Kehilangan lebih daripada itu, setelah diberi cairan elektrolit perlu dilanjutkan dengan transfusi jika Hb<8
gr/dl.(2,12)

Habibi dkk memberikan petunjuk bahwa dengan pemberian satu unit PRC akan meningkatkan hematokrit 3-
7%. Indikasinya adalah : (2)
1. Kehilangan darah >20% dan volume darah lebih dari 1000 ml.
2. Hemoglobin < 8 gr/dl.
3. Hemoglobin <10 gr/dl dengan penyakit-penyakit utama : (misalnya empisema, atau penyakit jantung
iskemik)
4. Hemoglobin <10 gr/dl dengan darah autolog.
5. Hemoglobin <12 gr/dl dan tergantung pada ventilator.

Dapat disebutkan bahwa :
Hb sekitar 5 adalah CRITICAL
Hb sekitar 8 adalah TOLERABLE
Hb sekitar 10 adalah OPTIMAL

Transfusi mulai diberikan pada saat Hb CRITICAL dan dihentikan setelah mancapai batas TOLERABLE atau
OPTIMAL.

Indikasi transfusi darah dan komponen-konponennya adalah : (3,5,12)
1. Anemia pada perdarahan akut setelah didahului penggantian volume dengan cairan.
2. Anemia kronis jika Hb tidak dapat ditingkatkan dengan cara lain.
3. Gangguan pembekuan darah karena defisiensi komponen.
4. Plasma loss atau hipoalbuminemia jika tidak dapat lagi diberikan plasma subtitute atau larutan albumin.

Penatalaksanaan Anemia
Medikamentosa
- Preparat besi (ferosulfat/ferofumarat/feroglukonat) dosis 4-6 mg besi elemental /kgBk
B/hari dibagi dalam 3 dosis, diberikan di antara waktu makan.
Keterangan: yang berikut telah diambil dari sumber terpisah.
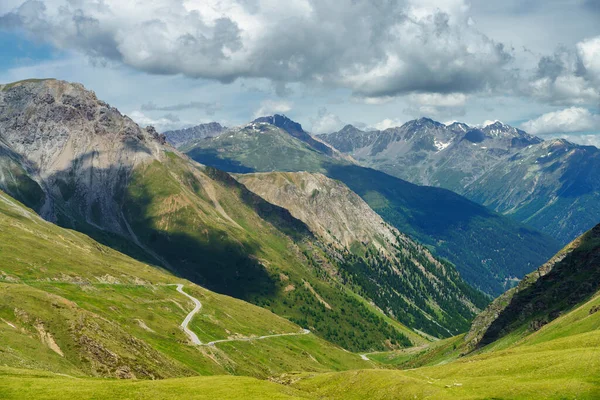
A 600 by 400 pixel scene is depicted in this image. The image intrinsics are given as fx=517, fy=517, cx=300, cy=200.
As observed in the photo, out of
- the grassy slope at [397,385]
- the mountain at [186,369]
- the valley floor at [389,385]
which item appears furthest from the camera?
the mountain at [186,369]

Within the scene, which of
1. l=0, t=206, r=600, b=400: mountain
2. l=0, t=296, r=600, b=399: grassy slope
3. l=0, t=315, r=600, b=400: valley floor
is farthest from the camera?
l=0, t=206, r=600, b=400: mountain

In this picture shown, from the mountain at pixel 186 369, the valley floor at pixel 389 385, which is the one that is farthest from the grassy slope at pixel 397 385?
the mountain at pixel 186 369

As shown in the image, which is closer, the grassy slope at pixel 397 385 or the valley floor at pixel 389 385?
the valley floor at pixel 389 385

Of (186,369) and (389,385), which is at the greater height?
(389,385)

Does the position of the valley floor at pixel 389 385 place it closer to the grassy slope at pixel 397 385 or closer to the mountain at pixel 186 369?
the grassy slope at pixel 397 385

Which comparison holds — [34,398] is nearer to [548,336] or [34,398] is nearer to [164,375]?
[164,375]

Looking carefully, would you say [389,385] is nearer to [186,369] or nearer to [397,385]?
[397,385]

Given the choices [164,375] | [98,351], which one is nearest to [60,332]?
[98,351]

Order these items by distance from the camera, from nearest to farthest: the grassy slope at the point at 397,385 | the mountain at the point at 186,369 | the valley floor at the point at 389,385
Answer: the valley floor at the point at 389,385 → the grassy slope at the point at 397,385 → the mountain at the point at 186,369

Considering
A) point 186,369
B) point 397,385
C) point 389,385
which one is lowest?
point 186,369

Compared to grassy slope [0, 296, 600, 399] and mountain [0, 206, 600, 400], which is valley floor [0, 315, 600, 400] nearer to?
grassy slope [0, 296, 600, 399]

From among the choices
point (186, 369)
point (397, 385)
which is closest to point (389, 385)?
point (397, 385)

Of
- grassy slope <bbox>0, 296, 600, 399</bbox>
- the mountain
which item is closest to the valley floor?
grassy slope <bbox>0, 296, 600, 399</bbox>

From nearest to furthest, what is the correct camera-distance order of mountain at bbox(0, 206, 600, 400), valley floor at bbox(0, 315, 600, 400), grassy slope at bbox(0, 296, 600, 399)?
valley floor at bbox(0, 315, 600, 400) < grassy slope at bbox(0, 296, 600, 399) < mountain at bbox(0, 206, 600, 400)
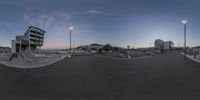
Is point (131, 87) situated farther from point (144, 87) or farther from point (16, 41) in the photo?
point (16, 41)

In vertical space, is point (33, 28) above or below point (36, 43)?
above

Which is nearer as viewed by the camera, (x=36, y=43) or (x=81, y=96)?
(x=81, y=96)

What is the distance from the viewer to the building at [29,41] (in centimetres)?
8012

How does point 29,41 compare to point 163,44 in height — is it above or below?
below

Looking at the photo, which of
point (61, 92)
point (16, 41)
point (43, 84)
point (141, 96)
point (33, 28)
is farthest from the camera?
point (33, 28)

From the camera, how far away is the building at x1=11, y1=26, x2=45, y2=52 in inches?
3155

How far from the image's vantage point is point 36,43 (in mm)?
92750

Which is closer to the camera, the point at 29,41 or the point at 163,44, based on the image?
the point at 29,41

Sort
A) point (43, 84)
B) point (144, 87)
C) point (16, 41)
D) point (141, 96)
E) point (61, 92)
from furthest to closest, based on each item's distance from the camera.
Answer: point (16, 41), point (43, 84), point (144, 87), point (61, 92), point (141, 96)

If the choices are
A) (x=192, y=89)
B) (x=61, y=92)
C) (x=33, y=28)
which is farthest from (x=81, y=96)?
(x=33, y=28)

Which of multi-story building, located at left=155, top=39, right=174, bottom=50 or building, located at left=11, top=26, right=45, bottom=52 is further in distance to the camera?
multi-story building, located at left=155, top=39, right=174, bottom=50

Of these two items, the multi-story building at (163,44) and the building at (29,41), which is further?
the multi-story building at (163,44)

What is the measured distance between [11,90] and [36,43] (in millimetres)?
91999

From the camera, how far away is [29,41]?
285 ft
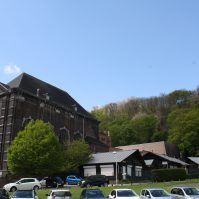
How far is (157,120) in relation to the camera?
117 metres

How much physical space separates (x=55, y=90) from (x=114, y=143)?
43722 millimetres

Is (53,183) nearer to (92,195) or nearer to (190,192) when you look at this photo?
(92,195)

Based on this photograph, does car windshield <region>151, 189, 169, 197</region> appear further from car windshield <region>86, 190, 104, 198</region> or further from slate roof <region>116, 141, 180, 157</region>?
slate roof <region>116, 141, 180, 157</region>

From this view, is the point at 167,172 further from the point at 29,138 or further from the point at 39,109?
the point at 39,109

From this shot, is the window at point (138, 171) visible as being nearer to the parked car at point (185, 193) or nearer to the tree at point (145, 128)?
the parked car at point (185, 193)

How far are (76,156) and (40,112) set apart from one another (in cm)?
1092

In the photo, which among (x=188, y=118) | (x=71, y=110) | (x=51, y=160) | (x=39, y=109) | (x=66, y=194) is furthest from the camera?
(x=188, y=118)

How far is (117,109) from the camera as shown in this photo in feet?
461

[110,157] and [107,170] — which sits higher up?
[110,157]

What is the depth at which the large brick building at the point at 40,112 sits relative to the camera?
5780 cm

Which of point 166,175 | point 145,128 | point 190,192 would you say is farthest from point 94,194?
point 145,128

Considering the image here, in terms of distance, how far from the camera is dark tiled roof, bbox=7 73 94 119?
6281 cm

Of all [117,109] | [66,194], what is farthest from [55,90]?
[117,109]

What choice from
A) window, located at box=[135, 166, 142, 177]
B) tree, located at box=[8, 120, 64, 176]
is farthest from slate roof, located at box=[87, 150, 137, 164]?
tree, located at box=[8, 120, 64, 176]
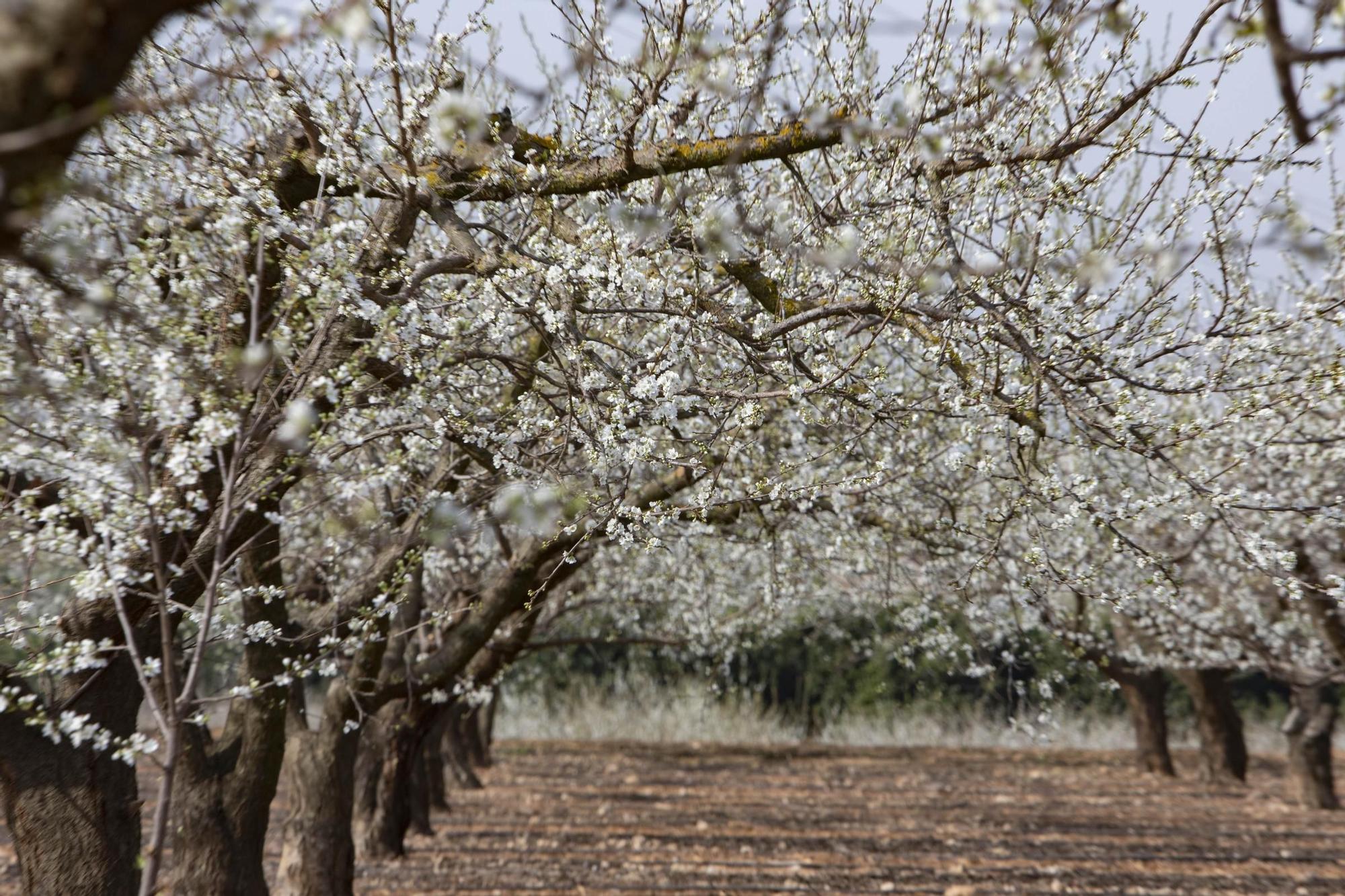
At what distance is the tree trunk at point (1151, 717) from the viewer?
47.1 feet

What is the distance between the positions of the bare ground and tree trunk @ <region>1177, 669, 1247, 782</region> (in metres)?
0.36

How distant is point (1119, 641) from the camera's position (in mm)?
14109

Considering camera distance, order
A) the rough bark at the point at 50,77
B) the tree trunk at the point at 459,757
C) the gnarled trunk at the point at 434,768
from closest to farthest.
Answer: the rough bark at the point at 50,77 → the gnarled trunk at the point at 434,768 → the tree trunk at the point at 459,757

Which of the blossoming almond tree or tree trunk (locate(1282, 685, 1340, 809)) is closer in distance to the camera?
the blossoming almond tree

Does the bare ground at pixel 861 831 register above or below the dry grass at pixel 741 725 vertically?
below

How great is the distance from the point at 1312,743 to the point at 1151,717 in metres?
2.72

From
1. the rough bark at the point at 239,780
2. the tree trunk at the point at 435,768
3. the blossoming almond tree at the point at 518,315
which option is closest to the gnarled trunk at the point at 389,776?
the tree trunk at the point at 435,768

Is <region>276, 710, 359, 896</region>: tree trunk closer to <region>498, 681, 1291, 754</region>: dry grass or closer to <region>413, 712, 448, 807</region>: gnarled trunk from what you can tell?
<region>413, 712, 448, 807</region>: gnarled trunk

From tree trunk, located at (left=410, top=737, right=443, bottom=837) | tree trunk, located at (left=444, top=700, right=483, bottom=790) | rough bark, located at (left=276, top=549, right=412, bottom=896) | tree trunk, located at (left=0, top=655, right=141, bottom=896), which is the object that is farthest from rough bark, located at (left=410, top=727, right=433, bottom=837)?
tree trunk, located at (left=0, top=655, right=141, bottom=896)

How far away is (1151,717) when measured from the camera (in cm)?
1458

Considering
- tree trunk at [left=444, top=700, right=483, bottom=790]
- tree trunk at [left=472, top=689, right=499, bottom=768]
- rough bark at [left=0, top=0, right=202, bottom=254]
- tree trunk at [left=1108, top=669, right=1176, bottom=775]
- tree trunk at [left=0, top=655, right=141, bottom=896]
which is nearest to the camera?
rough bark at [left=0, top=0, right=202, bottom=254]

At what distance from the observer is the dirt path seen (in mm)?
8547

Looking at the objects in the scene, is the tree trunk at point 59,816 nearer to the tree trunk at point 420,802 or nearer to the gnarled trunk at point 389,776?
the gnarled trunk at point 389,776

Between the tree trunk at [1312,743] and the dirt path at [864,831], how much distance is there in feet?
1.20
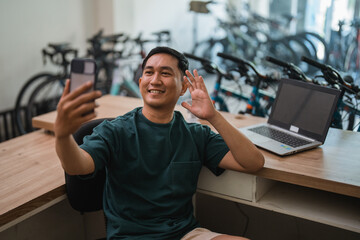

Preparat besi ini diberikan
sampai 2-3 setelah kadar hemoglobin normal
- Asam askorbat 100mg/15 mg besi elemental (untuk meningkatkan absorbsi besi)
Suportif
Makanan gizi seimbang terutama yang mengandung kadar besi tinggi yang bersumber dari hewani
(limpa,hati,daging) dan nabati (bayam, kacang-kacangan)
Bedah
Penyebab yang memerlukan intervensi bedah seperti perdarahan karena diverticulum Meckel.
Lain-lain (rujukan subspesialis, rujukan spesialis lainnya)
Monitoring
- Periksa kadar Hb setiap 2minggu
- Kepatuhan orang tua dalam memberikan obat
- Gejala sampingan pemberian zat besi yang bisa berupa gejala gangguan GIT misal konstipasi,
diare,rasa terbakar di ulu hati, nyeri abdomen dan mual.